Para 75% da população o país voltará a crescer a partir do fortalecimento de políticas sociais e incremento do consumo interno mais que pela atração de investimentos estrangeiros. Assim, 64% identificam que o país está na direção errada e a avaliação negativa de Macri atingiu 61%. Esse contexto leva a 69% população acreditar que o candidato peronista vencerá as eleições de 27 de outubro.

Esse ambiente constituiu uma polarização entre o que Cristina Kirchner chama de “Estado promotor” e os defensores do livre mercado. Em outras palavras, poderia se dizer que há uma disputa entre um Estado de Bem-estar contra a instauração do Mad Max e a guerra de todos contra todos. Nesse sentido, a candidatura de Alberto Fernandez vai consolidando-se como a provável vitoriosa das eleições no país vizinho. Entretanto, como sabemos bem, entrar em campo de salto alto é o primeiro passo para a derrota. Para tanto, Macri e a direita argentina buscam instrumentos para sangrar a candidatura de Fernandez. O principal deles diz respeito a “revitalização” do caso dos “Cuadernos” que envolvem denúncias contra a ex-presidenta, a atual senadora e candidatada a vice-presidente na chapa de Fernandez, Cristina Fernandes Kirchner, de desvios de recursos de campanha.
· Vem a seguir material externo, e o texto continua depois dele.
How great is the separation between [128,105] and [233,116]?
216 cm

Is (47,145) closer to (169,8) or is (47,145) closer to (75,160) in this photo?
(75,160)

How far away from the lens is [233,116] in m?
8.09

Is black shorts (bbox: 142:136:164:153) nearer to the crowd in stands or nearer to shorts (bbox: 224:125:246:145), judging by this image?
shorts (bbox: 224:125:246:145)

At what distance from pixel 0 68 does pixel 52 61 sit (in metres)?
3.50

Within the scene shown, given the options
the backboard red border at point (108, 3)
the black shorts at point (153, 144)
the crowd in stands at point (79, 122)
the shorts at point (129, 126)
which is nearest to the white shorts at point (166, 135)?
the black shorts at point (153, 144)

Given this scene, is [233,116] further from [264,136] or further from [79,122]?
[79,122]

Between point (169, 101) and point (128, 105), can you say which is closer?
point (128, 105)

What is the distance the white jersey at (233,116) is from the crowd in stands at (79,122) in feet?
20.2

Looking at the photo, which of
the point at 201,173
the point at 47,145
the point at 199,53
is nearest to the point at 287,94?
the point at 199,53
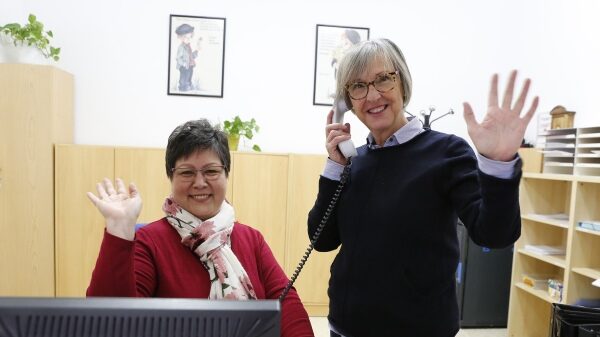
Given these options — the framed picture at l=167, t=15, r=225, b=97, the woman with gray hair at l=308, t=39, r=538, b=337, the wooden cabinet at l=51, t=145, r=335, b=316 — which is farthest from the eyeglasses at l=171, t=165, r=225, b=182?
the framed picture at l=167, t=15, r=225, b=97

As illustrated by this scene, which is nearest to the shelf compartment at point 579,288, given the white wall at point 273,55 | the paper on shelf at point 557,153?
the paper on shelf at point 557,153

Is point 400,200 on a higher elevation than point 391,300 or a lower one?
higher

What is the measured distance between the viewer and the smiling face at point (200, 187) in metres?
1.12

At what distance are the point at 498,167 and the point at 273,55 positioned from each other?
3.23 m

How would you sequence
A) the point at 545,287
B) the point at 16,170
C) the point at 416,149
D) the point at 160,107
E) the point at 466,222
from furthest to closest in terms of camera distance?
the point at 160,107 < the point at 16,170 < the point at 545,287 < the point at 416,149 < the point at 466,222

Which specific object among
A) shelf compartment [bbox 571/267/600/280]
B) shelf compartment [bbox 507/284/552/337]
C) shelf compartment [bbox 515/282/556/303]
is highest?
shelf compartment [bbox 571/267/600/280]

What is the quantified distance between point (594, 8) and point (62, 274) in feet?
14.6

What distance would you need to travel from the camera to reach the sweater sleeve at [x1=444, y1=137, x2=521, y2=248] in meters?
0.84

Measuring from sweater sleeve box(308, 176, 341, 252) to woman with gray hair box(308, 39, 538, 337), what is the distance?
0.13 ft

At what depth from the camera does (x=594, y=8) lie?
3000mm

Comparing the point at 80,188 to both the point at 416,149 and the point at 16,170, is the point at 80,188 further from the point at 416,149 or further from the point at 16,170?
the point at 416,149

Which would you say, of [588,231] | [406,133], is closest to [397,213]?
[406,133]

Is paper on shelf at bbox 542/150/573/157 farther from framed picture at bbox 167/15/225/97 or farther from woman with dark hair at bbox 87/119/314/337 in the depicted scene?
framed picture at bbox 167/15/225/97

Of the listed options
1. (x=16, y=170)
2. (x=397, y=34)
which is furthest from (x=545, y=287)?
(x=16, y=170)
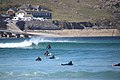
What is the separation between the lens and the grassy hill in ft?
532

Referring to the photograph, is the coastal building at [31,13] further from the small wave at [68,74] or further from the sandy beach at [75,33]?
the small wave at [68,74]

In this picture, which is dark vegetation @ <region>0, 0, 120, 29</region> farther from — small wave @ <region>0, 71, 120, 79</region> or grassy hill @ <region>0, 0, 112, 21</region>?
small wave @ <region>0, 71, 120, 79</region>

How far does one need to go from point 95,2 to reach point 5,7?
32.7m

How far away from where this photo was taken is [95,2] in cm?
19150

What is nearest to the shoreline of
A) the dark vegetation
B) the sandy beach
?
the sandy beach

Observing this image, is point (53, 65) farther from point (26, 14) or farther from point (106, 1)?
point (106, 1)

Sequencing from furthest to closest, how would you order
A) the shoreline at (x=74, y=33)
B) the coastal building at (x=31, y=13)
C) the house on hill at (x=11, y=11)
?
the house on hill at (x=11, y=11) < the coastal building at (x=31, y=13) < the shoreline at (x=74, y=33)

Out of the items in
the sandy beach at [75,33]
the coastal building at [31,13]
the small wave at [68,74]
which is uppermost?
the small wave at [68,74]

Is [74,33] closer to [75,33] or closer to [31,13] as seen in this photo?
[75,33]

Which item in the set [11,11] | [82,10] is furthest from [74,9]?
[11,11]

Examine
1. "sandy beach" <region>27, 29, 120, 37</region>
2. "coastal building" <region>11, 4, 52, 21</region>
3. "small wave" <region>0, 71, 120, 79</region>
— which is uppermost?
"small wave" <region>0, 71, 120, 79</region>

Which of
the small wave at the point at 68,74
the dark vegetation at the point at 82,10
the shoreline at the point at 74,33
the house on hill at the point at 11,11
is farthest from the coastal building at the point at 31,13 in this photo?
the small wave at the point at 68,74

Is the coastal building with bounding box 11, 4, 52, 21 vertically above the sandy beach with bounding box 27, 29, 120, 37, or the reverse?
the coastal building with bounding box 11, 4, 52, 21

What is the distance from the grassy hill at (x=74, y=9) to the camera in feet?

Entretanto, a consolidação da candidatura de Alberto Fernandez não resulta apenas da difícil situação da Argentina. Responde também à atualização da tática peronista ampliando o espectro das alianças.  Esse ajuste tático se expressa na própria composição da frente, se antes Cristina elegeu-se pela “Frente para la Victoria”, Fernandez lidera a “Frente de Todos”. É possível afirmar que a chapa Alberto Fernandez-Cristina Kirchner expressa uma composição com os setores localizados mais ao centro do espectro peronista. Além disso, a reaproximação de Sergio Masa, que concorreu à presidência nas últimas eleições apresentando-se como uma dissidência do kirchnerismo, joga importante papel na construção da unidade dos setores progressistas.

Segundo a pesquisa de “Oh! Panel” Alberto Fernandez lidera com 52% das intenções de voto seguido de Maurício Macri (Juntos por el cambio) com 32%. Confirmando esse resultado Fernandez elegeria-se no primeiro turno e imporia derrota fragorosa à direita argentina.

O resultado desse outubro eleitoral impactará substancialmente nos rumos da região. Poderá determinar o encerramento do dito ciclo progressista na América Latina. Por outro lado, pode representar a retomada do protagonismo político dos setores democráticos, patrióticos populares e de esquerda para uma nova onda de transformações. A esperança é latino-americana.

Mateus Fiorentini é Mestre em Integração da América Latina pela USP com a pesquisa intitulada “Caminho uruguaio ao socialismo: o pensamento de Rodney Arismendi e a unidade da esquerda (1955-1971). Professor de História formado pela PUC-SP, Diretor de Relações Internacionais da ANPG e membro da Fundação Maurício Grabois.